### THE PROBLEM
Give all the data again exactly.

(Stored items)
....................

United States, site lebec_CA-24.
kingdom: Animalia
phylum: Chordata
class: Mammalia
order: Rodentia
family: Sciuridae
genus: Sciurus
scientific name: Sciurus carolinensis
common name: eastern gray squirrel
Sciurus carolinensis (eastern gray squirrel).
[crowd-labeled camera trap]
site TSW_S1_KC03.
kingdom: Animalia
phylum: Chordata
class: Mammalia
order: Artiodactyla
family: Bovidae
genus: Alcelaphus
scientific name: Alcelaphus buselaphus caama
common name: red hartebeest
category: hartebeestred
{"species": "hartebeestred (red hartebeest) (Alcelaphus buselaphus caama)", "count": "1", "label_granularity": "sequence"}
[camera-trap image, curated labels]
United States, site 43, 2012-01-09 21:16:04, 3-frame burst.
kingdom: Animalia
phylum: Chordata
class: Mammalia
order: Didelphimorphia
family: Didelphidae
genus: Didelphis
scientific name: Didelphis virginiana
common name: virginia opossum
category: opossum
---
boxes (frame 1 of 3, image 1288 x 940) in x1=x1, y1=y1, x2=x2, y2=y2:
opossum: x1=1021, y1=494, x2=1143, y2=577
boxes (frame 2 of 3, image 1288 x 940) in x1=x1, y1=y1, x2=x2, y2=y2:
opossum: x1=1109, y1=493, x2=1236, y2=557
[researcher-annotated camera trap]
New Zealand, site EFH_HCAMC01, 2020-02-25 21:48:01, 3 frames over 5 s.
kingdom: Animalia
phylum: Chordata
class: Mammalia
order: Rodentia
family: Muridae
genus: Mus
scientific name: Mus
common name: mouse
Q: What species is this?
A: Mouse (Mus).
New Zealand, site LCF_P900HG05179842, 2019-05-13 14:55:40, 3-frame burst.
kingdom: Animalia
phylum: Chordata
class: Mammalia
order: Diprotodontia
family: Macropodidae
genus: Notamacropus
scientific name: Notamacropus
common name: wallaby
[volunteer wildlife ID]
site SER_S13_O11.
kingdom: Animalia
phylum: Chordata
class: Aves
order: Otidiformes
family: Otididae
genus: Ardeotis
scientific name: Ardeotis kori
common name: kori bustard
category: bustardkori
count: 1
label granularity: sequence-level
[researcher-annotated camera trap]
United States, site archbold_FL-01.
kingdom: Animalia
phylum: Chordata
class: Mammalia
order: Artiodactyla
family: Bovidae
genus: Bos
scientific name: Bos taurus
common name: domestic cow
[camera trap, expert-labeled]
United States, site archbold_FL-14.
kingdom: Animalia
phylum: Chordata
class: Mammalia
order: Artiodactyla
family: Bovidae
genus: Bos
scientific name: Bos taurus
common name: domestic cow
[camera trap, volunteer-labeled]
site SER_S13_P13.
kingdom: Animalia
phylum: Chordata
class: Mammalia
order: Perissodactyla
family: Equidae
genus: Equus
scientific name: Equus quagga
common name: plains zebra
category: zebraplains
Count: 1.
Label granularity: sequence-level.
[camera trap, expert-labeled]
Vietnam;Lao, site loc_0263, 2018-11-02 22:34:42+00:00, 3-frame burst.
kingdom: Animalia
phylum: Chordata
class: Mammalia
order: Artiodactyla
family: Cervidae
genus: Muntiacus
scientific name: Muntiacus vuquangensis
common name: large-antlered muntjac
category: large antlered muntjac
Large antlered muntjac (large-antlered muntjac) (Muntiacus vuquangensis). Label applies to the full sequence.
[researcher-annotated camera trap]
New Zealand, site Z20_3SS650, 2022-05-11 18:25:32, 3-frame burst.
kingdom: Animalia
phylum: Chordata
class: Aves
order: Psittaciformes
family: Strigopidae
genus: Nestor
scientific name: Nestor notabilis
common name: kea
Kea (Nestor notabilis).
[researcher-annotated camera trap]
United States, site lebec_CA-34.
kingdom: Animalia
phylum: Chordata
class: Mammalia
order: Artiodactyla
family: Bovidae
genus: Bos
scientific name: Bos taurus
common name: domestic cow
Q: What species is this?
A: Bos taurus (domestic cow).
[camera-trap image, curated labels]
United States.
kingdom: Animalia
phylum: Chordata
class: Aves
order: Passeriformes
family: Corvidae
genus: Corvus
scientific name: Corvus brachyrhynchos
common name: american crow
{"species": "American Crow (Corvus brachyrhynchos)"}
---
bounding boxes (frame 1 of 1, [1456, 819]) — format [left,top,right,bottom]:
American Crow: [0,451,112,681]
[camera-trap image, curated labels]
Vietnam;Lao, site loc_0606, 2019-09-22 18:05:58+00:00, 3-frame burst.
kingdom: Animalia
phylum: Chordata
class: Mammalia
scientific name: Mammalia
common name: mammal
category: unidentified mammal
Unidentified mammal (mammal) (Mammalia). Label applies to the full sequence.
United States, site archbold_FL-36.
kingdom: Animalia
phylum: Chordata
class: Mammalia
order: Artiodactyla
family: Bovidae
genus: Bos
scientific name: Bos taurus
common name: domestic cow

....................

### RESULT FOR THIS TASK
United States, site lebec_CA-24.
kingdom: Animalia
phylum: Chordata
class: Mammalia
order: Rodentia
family: Sciuridae
genus: Sciurus
scientific name: Sciurus carolinensis
common name: eastern gray squirrel
Sciurus carolinensis (eastern gray squirrel).
[crowd-labeled camera trap]
site TSW_S1_KC03.
kingdom: Animalia
phylum: Chordata
class: Mammalia
order: Artiodactyla
family: Bovidae
genus: Alcelaphus
scientific name: Alcelaphus buselaphus caama
common name: red hartebeest
category: hartebeestred
{"species": "hartebeestred (red hartebeest) (Alcelaphus buselaphus caama)", "count": "1", "label_granularity": "sequence"}
[camera-trap image, curated labels]
United States, site 43, 2012-01-09 21:16:04, 3-frame burst.
kingdom: Animalia
phylum: Chordata
class: Mammalia
order: Didelphimorphia
family: Didelphidae
genus: Didelphis
scientific name: Didelphis virginiana
common name: virginia opossum
category: opossum
---
boxes (frame 1 of 3, image 1288 x 940) in x1=x1, y1=y1, x2=x2, y2=y2:
opossum: x1=1021, y1=494, x2=1143, y2=577
boxes (frame 2 of 3, image 1288 x 940) in x1=x1, y1=y1, x2=x2, y2=y2:
opossum: x1=1109, y1=493, x2=1236, y2=557
[researcher-annotated camera trap]
New Zealand, site EFH_HCAMC01, 2020-02-25 21:48:01, 3 frames over 5 s.
kingdom: Animalia
phylum: Chordata
class: Mammalia
order: Rodentia
family: Muridae
genus: Mus
scientific name: Mus
common name: mouse
Q: What species is this?
A: Mouse (Mus).
New Zealand, site LCF_P900HG05179842, 2019-05-13 14:55:40, 3-frame burst.
kingdom: Animalia
phylum: Chordata
class: Mammalia
order: Diprotodontia
family: Macropodidae
genus: Notamacropus
scientific name: Notamacropus
common name: wallaby
[volunteer wildlife ID]
site SER_S13_O11.
kingdom: Animalia
phylum: Chordata
class: Aves
order: Otidiformes
family: Otididae
genus: Ardeotis
scientific name: Ardeotis kori
common name: kori bustard
category: bustardkori
count: 1
label granularity: sequence-level
[researcher-annotated camera trap]
United States, site archbold_FL-01.
kingdom: Animalia
phylum: Chordata
class: Mammalia
order: Artiodactyla
family: Bovidae
genus: Bos
scientific name: Bos taurus
common name: domestic cow
[camera trap, expert-labeled]
United States, site archbold_FL-14.
kingdom: Animalia
phylum: Chordata
class: Mammalia
order: Artiodactyla
family: Bovidae
genus: Bos
scientific name: Bos taurus
common name: domestic cow
[camera trap, volunteer-labeled]
site SER_S13_P13.
kingdom: Animalia
phylum: Chordata
class: Mammalia
order: Perissodactyla
family: Equidae
genus: Equus
scientific name: Equus quagga
common name: plains zebra
category: zebraplains
Count: 1.
Label granularity: sequence-level.
[camera trap, expert-labeled]
Vietnam;Lao, site loc_0263, 2018-11-02 22:34:42+00:00, 3-frame burst.
kingdom: Animalia
phylum: Chordata
class: Mammalia
order: Artiodactyla
family: Cervidae
genus: Muntiacus
scientific name: Muntiacus vuquangensis
common name: large-antlered muntjac
category: large antlered muntjac
Large antlered muntjac (large-antlered muntjac) (Muntiacus vuquangensis). Label applies to the full sequence.
[researcher-annotated camera trap]
New Zealand, site Z20_3SS650, 2022-05-11 18:25:32, 3-frame burst.
kingdom: Animalia
phylum: Chordata
class: Aves
order: Psittaciformes
family: Strigopidae
genus: Nestor
scientific name: Nestor notabilis
common name: kea
Kea (Nestor notabilis).
[researcher-annotated camera trap]
United States, site lebec_CA-34.
kingdom: Animalia
phylum: Chordata
class: Mammalia
order: Artiodactyla
family: Bovidae
genus: Bos
scientific name: Bos taurus
common name: domestic cow
Q: What species is this?
A: Bos taurus (domestic cow).
[camera-trap image, curated labels]
United States.
kingdom: Animalia
phylum: Chordata
class: Aves
order: Passeriformes
family: Corvidae
genus: Corvus
scientific name: Corvus brachyrhynchos
common name: american crow
{"species": "American Crow (Corvus brachyrhynchos)"}
---
bounding boxes (frame 1 of 1, [1456, 819]) — format [left,top,right,bottom]:
American Crow: [0,451,112,681]
[camera-trap image, curated labels]
Vietnam;Lao, site loc_0606, 2019-09-22 18:05:58+00:00, 3-frame burst.
kingdom: Animalia
phylum: Chordata
class: Mammalia
scientific name: Mammalia
common name: mammal
category: unidentified mammal
Unidentified mammal (mammal) (Mammalia). Label applies to the full sequence.
United States, site archbold_FL-36.
kingdom: Animalia
phylum: Chordata
class: Mammalia
order: Artiodactyla
family: Bovidae
genus: Bos
scientific name: Bos taurus
common name: domestic cow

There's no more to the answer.